**YOUR OBJECTIVE:** Starting with the first of the lines below and stopping after the line that contains "the flower cluster at (797,818)", lay out those lines as a numbered list, leaving out any blank lines.
════════════════
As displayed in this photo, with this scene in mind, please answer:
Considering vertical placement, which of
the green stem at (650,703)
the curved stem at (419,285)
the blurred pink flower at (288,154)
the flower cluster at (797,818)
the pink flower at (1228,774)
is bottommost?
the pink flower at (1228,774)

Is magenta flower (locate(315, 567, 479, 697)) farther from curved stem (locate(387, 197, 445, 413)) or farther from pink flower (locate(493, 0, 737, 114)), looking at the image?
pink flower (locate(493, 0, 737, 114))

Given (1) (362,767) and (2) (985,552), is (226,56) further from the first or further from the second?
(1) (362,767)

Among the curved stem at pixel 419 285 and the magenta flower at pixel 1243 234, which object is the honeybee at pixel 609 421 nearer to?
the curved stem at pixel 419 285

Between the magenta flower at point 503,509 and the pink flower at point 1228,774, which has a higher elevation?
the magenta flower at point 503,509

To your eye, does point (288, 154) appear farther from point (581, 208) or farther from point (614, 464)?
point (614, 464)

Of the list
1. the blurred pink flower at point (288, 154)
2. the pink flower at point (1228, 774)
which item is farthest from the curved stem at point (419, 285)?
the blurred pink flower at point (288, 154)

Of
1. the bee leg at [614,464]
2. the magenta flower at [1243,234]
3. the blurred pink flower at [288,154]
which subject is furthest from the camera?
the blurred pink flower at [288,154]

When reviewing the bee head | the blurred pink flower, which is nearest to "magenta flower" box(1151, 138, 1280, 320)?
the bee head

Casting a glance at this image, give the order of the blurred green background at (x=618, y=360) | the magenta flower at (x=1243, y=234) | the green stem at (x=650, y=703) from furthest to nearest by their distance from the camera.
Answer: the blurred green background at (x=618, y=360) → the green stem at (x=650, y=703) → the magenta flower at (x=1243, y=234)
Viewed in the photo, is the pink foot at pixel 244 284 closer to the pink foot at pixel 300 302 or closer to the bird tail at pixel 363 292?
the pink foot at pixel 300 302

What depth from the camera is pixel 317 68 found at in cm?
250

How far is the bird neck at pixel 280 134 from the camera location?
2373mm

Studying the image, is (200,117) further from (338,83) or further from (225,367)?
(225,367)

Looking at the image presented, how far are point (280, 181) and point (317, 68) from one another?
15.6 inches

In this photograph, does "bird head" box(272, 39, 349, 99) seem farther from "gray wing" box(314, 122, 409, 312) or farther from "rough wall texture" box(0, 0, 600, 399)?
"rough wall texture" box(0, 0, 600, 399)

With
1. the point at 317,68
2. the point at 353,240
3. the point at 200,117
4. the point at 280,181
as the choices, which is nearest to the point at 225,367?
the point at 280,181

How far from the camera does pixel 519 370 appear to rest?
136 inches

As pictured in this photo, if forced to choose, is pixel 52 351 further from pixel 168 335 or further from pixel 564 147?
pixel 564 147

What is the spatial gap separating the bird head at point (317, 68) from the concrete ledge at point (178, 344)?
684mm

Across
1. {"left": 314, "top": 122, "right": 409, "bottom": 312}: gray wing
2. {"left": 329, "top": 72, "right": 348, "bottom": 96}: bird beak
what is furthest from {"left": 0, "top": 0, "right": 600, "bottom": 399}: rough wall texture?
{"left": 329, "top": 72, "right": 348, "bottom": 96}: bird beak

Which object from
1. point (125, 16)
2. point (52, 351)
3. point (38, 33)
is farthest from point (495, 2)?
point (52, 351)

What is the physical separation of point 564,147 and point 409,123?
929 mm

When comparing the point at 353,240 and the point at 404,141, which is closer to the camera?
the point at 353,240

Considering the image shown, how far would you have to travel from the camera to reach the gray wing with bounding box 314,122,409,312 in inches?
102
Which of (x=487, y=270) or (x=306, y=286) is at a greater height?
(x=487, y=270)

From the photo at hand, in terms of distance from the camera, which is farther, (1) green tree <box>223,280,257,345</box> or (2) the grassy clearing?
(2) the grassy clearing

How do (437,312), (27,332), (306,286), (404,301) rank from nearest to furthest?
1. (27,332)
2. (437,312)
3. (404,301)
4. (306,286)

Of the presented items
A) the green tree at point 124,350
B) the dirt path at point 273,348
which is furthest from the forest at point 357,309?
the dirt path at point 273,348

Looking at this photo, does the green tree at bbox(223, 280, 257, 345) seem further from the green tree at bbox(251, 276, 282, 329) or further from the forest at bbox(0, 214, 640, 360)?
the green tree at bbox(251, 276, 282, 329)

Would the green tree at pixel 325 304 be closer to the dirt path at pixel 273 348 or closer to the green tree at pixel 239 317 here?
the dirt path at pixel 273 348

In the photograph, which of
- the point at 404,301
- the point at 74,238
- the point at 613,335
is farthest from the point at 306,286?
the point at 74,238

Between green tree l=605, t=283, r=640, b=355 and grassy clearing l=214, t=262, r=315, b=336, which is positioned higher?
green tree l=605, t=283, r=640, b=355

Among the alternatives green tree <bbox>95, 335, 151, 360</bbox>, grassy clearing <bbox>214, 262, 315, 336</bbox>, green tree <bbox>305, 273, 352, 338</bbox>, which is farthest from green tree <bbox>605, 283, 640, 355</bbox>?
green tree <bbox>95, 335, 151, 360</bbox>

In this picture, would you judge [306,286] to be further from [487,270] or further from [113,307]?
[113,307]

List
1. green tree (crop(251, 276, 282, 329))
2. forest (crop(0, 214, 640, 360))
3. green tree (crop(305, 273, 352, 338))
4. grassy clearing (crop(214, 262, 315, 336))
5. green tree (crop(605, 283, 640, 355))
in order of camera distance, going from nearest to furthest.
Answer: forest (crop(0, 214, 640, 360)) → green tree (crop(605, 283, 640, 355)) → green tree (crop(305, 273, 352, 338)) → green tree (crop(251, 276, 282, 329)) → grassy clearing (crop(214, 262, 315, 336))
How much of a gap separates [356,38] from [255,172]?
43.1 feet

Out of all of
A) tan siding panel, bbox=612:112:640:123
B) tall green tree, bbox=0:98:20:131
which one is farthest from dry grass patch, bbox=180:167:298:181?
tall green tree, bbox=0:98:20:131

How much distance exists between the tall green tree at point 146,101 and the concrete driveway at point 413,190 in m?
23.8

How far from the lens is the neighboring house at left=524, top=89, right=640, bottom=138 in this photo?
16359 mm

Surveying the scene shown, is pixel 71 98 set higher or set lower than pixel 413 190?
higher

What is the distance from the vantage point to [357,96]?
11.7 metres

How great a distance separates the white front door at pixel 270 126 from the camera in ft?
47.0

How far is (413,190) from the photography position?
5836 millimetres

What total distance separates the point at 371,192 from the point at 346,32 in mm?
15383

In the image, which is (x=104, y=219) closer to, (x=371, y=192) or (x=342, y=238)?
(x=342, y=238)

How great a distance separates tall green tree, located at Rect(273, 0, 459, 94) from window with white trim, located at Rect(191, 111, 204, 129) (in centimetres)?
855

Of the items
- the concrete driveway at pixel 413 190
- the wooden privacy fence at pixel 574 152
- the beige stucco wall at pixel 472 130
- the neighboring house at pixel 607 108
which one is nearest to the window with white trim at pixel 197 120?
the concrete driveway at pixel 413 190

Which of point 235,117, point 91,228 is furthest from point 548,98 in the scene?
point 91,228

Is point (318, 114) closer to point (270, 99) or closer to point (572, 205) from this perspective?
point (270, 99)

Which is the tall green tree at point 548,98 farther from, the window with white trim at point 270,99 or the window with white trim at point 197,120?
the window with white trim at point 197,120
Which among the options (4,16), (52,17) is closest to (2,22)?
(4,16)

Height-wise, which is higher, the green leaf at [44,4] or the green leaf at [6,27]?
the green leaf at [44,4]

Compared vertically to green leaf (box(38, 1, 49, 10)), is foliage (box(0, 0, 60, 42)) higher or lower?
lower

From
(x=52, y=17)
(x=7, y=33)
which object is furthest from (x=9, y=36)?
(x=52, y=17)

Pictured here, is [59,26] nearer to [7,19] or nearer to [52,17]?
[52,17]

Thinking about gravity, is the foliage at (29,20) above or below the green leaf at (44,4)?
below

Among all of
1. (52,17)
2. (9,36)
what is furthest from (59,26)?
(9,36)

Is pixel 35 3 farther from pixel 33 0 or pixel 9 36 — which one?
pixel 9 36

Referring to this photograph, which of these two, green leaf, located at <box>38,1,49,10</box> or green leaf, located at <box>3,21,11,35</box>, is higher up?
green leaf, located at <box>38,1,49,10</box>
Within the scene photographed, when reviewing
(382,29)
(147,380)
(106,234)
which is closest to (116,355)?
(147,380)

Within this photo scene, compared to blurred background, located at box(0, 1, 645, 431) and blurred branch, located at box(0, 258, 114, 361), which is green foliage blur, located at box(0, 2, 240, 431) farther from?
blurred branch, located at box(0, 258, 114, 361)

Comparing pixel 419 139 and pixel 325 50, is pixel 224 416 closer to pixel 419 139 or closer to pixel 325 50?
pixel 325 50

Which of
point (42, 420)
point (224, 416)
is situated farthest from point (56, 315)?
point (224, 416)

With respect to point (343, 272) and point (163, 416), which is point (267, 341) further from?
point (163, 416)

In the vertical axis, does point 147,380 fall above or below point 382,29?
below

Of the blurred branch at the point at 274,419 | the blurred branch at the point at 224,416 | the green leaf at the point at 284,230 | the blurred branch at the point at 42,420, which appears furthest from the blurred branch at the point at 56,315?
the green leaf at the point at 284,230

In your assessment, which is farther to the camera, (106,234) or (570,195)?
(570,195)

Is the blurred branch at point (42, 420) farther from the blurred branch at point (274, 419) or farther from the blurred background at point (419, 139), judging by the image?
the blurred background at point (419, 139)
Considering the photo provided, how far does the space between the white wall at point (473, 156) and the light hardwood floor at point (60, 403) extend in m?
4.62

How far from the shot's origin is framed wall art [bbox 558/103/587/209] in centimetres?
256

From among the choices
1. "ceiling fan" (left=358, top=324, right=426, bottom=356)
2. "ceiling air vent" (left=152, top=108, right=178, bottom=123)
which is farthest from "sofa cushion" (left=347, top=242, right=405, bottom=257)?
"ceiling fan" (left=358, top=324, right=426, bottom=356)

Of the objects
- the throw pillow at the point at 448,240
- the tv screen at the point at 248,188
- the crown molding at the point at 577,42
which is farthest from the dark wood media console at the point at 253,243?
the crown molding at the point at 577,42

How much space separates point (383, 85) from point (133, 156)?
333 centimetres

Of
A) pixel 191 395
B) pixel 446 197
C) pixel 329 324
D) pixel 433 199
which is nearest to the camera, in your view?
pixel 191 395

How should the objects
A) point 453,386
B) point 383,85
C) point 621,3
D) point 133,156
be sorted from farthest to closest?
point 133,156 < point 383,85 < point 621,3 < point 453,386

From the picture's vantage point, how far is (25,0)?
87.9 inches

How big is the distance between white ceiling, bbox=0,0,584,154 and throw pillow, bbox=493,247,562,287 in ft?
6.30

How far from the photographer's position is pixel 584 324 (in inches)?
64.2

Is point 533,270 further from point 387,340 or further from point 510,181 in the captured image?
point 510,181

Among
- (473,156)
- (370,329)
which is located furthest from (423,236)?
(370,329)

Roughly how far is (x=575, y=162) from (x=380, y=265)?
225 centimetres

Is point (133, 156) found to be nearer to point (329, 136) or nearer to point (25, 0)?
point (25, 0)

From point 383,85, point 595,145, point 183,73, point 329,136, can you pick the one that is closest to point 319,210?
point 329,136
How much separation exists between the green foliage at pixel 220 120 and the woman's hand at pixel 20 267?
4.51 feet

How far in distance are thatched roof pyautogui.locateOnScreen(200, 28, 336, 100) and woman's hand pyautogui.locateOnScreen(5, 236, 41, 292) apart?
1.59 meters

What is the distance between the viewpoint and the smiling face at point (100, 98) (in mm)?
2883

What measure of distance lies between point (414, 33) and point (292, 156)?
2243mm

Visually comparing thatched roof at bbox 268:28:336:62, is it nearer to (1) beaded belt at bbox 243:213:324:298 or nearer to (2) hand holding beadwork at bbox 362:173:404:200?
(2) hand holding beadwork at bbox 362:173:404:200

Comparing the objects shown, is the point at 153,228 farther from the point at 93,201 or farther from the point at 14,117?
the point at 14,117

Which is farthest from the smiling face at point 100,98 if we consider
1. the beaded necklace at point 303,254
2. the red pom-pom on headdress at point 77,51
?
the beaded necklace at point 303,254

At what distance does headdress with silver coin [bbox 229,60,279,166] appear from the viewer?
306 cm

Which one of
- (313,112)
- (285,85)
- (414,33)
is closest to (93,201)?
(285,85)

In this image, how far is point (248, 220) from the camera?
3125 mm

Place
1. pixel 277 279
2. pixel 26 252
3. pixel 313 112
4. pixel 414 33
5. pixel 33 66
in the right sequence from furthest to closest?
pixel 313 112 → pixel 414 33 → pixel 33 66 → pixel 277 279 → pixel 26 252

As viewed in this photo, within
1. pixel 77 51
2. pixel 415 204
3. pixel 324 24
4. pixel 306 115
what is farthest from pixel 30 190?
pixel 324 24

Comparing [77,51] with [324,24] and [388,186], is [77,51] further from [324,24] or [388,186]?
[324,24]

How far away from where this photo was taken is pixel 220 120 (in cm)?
════════════════
**CORRECT OUTPUT:**
1. As displayed in this photo, with this scene in mind, please answer:
2. Considering vertical placement, which of
3. the green stem at (650,703)
4. the curved stem at (419,285)
5. the blurred pink flower at (288,154)
6. the flower cluster at (797,818)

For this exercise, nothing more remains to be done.